HIESP @ Broad‎ > ‎


Defining the full allelic spectrum of variation in IBD genes

Crohn’s disease (CD) and ulcerative colitis (UC) are debilitating, inflammatory diseases of the gastrointestinal tract, collectively known as the inflammatory bowel diseases (IBD).  Among complex diseases, genetics has been particularly successful in the identification of genes for IBD, with the latest efforts in genome-wide association studies (GWAS) defining confirmed association to 163 gene loci. Specific validated functional variants have have highlighted the significance of intracellular response to microbes and regulation of adaptive immunity in the pathogenesis of IBD.  For the vast majority of these associations, the specific implicated gene and causal functional variants have not been identified, dramatically limiting the near-term insights into pathogenesis and the longer-term ability to convert these associations into actionable therapeutic hypotheses.  The swift progress of GWAS in many disease areas has exposed this same limitation – it is becoming clear that the primary challenge for human genetics is no longer discovering genetic associations, it is in the articulation of how the identified genes and corresponding alleles exert their influence on the biology of health and disease.
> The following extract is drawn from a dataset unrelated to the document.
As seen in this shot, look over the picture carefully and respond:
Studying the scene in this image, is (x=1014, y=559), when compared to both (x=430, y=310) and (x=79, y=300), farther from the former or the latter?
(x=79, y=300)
With support from the Helmsley Charitable Trust, we have launched a transformative program of exome sequencing in IBD for which we continue to engage collaborative partners. The overarching aim of the program is to define the full allelic spectrum of protein-altering variation in genes associated to IBD, assess their role in both CD and UC risk, clinical course and response to therapy, and to determine whether loss-of-function variants confer risk or protection in each IBD gene in order to articulate the most opportune therapeutic targets.  Recent technical innovations in DNA sequencing and analysis enable exome sequencing to take place at an unprecedented low cost and high accuracy and have facilitated the launch of this program, which aims to evaluate at least 20,000 exomes over the course of the next 2-3 years.